**PASSAGE TO READ:**
________________________
- Theatrical release poster
- Directed by: Bruno Corbucci
- Written by: Mario Amendola Bruno Corbucci Sergio Donati
- Starring: Corinne Cléry; Gianfranco D'Angelo; Eva Grimaldi; Maurizio Micheli; Renzo Montagnani; Gastone Moschin; Isabel Russinova; Adriano Pappalardo; Maria Rosaria Omaggio; Andrea Roncato;
- Cinematography: Giuseppe Ruzzolini
- Edited by: Daniele Alabiso
- Music by: Franco Micalizzi
- Release date: 30 September 1988 (Italy);
- Running time: 110 minutes
- Language: Italian

= Rimini Rimini - Un anno dopo =

1988 Italian comedy film

Rimini Rimini - Un anno dopo is a 1988 Italian anthology comedy film directed by Bruno Corbucci. It is the sequel to the 1987 film Rimini Rimini.
________________________
**DATA PROVIDED:**
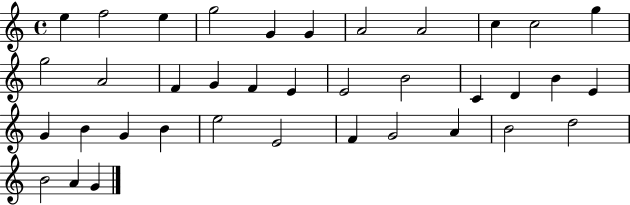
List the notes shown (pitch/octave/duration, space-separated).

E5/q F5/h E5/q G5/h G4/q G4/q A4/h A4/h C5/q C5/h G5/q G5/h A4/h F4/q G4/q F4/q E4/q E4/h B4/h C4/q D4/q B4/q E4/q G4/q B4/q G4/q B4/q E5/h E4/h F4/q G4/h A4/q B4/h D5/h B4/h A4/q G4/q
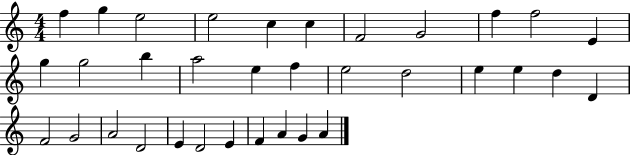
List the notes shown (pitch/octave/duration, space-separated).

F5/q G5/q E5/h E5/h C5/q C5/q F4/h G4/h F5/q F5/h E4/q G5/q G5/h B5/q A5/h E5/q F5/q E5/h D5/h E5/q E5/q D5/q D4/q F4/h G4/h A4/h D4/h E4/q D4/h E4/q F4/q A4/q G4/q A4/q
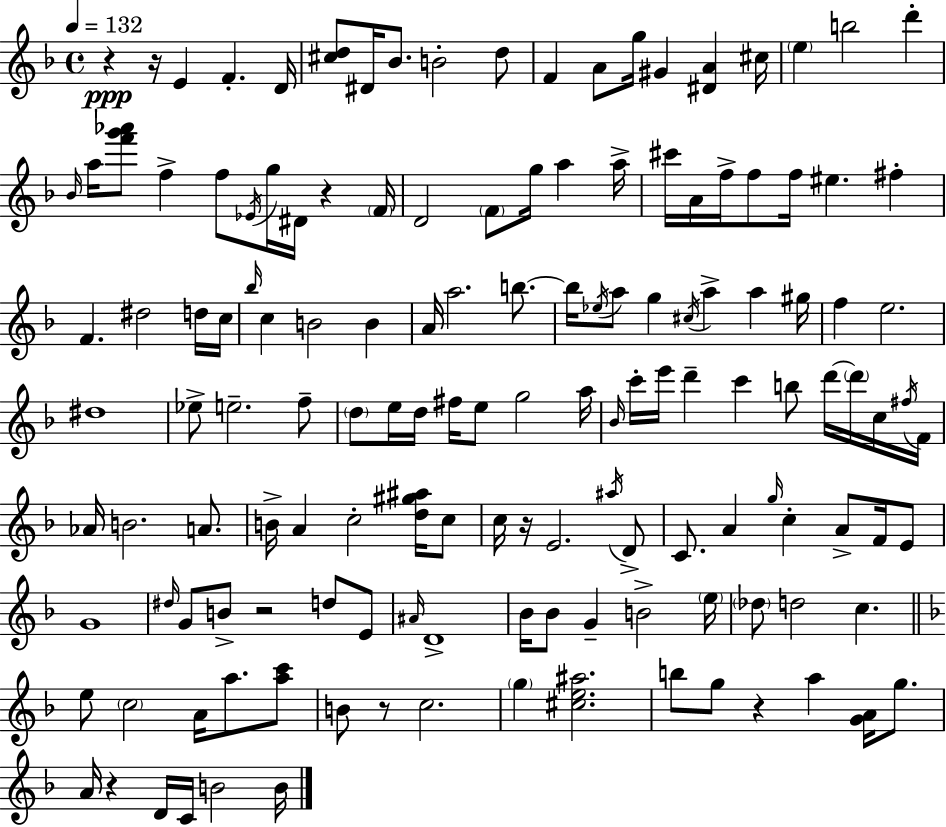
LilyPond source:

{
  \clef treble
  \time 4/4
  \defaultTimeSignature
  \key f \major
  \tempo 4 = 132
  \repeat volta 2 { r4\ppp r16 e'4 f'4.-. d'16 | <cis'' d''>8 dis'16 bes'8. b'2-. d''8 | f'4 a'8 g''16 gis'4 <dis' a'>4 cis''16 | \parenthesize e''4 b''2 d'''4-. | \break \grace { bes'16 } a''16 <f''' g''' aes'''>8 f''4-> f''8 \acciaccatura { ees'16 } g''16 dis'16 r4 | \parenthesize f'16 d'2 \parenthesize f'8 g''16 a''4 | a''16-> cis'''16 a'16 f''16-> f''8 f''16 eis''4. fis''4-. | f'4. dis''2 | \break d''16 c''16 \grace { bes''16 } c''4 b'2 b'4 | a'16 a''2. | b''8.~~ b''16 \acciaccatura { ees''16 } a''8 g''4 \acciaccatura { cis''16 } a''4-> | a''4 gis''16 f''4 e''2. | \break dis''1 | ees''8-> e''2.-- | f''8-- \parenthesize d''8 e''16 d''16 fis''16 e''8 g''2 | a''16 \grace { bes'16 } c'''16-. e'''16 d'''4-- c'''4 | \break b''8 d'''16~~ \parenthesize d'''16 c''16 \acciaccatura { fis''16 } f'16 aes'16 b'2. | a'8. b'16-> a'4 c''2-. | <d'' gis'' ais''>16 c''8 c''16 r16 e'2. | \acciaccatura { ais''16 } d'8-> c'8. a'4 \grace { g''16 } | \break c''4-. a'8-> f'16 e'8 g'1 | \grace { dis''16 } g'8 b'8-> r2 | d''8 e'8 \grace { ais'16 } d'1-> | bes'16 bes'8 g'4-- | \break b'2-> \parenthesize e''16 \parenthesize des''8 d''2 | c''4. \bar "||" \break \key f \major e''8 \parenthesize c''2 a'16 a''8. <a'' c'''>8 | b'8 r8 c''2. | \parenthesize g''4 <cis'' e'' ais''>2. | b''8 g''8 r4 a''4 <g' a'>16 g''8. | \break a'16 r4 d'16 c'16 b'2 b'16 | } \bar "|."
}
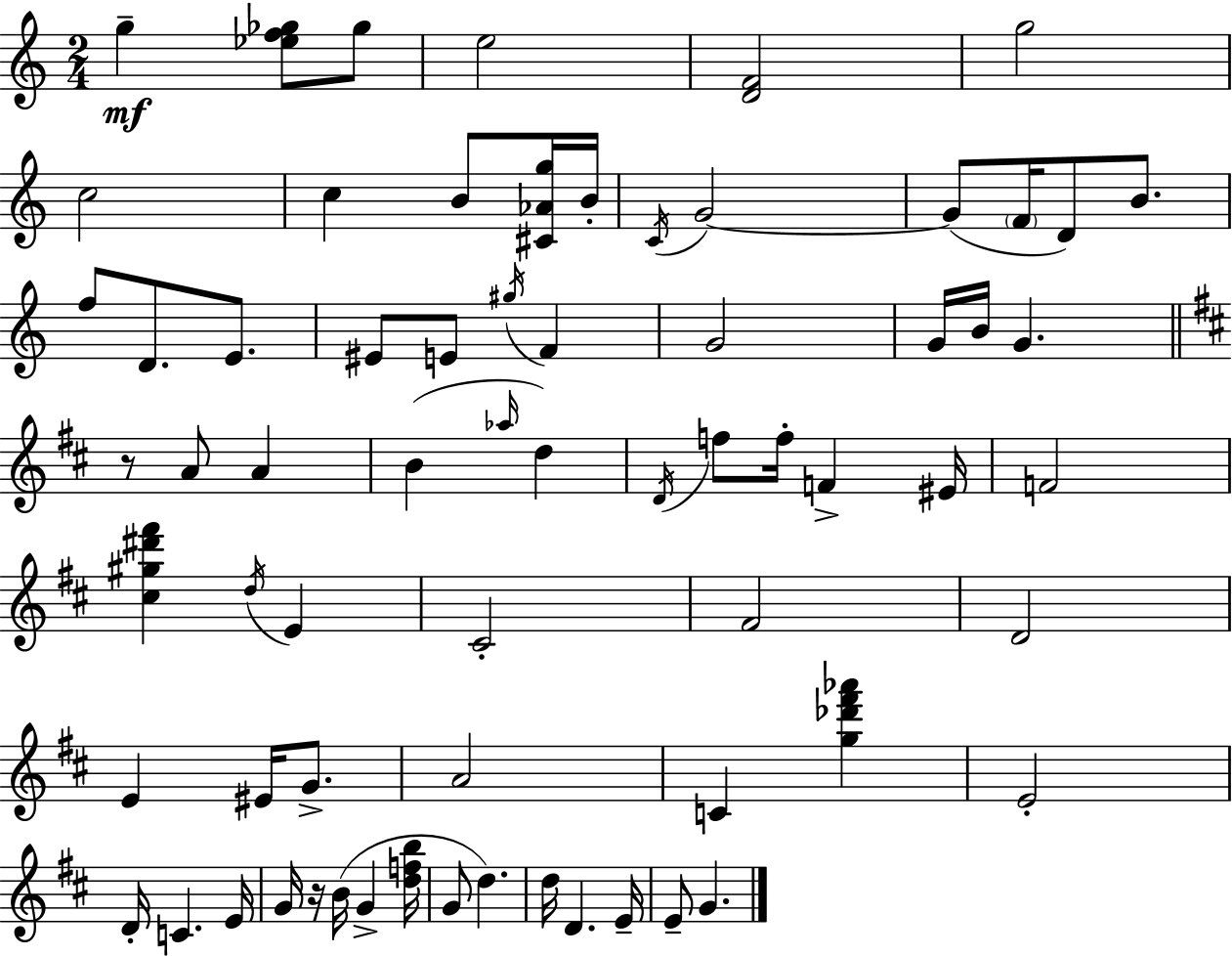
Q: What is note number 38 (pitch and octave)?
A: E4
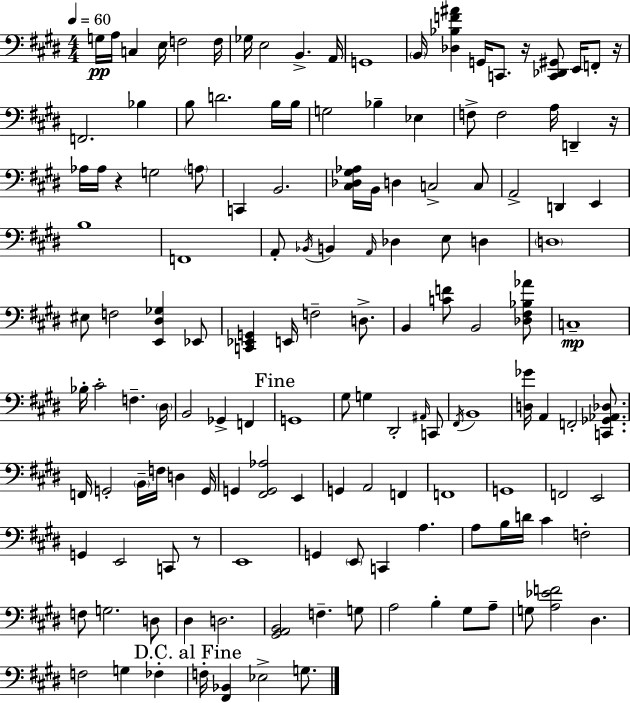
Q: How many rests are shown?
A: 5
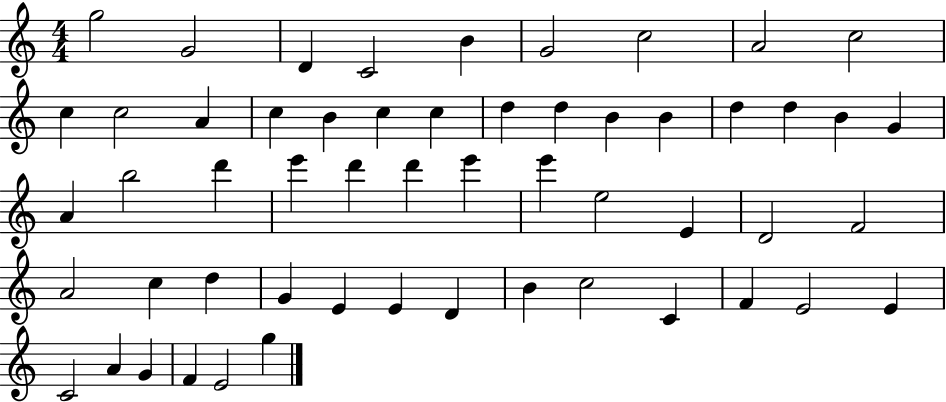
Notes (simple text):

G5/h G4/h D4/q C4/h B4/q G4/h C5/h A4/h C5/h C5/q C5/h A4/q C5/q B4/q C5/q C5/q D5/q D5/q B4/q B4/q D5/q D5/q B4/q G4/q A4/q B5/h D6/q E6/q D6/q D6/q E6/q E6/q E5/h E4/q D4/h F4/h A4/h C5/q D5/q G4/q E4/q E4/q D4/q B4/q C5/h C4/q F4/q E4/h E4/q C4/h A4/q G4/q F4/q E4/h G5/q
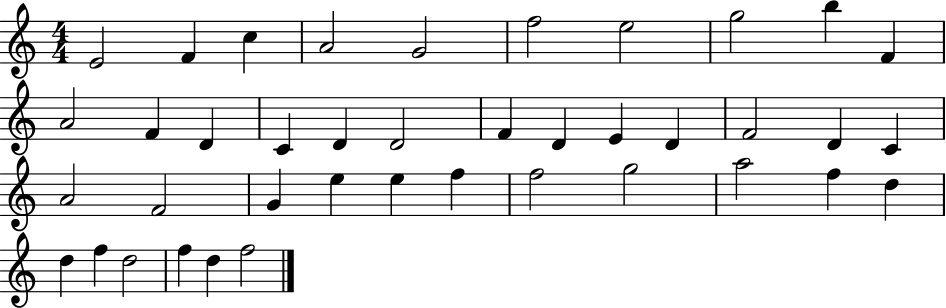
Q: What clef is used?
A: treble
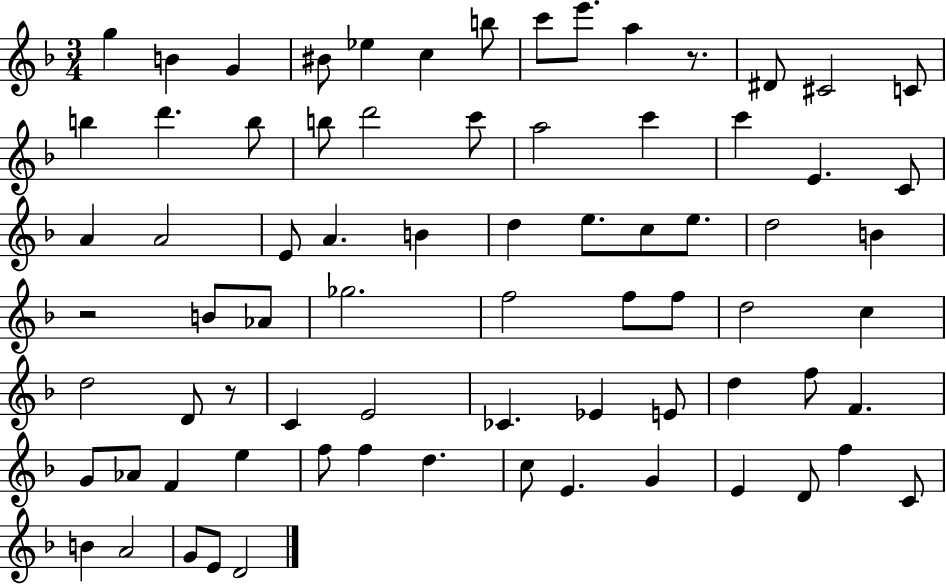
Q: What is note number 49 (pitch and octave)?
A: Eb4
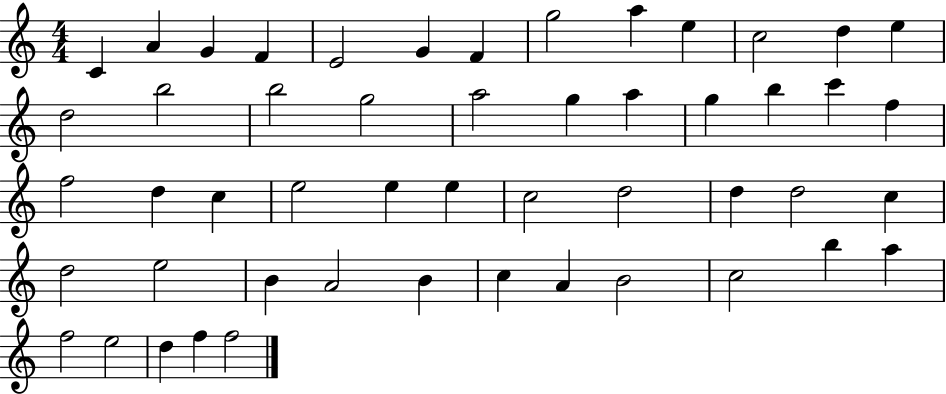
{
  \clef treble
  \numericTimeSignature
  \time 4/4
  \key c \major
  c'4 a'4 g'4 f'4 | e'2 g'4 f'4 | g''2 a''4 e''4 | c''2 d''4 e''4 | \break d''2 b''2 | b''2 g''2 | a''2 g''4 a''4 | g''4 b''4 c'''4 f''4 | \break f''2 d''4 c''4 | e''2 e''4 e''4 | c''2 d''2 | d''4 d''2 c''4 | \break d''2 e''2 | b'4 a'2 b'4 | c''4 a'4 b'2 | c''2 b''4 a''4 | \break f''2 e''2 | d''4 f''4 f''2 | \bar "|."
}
________________________
**LIST OF TASKS:**
**a.** Who wrote the music for the film in the film entry?
**b.** Reproduce the part of the film entry that opens with the words containing "1988 Italian comedy" and closes with "film Rimini Rimini.", renaming "comedy" as "drama" wherever it occurs.
**c.** For each statement, say yes or no according to the film entry and quote the deciding words: (i) The film was released in Italy on 30 September 1988. (ii) The cinematography was by Daniele Alabiso. (iii) The film is a sequel to a 1987 film.
Answer from the film entry alone, not the data.

**WORKED SOLUTIONS:**
**a.** Franco Micalizzi

**b.**
1988 Italian drama film

Rimini Rimini - Un anno dopo is a 1988 Italian anthology drama film directed by Bruno Corbucci. It is the sequel to the 1987 film Rimini Rimini.

**c.**
(i) Yes: "Release date: 30 September 1988 (Italy)"
(ii) No: "Cinematography: Giuseppe Ruzzolini"
(iii) Yes: "It is the sequel to the 1987 film Rimini Rimini."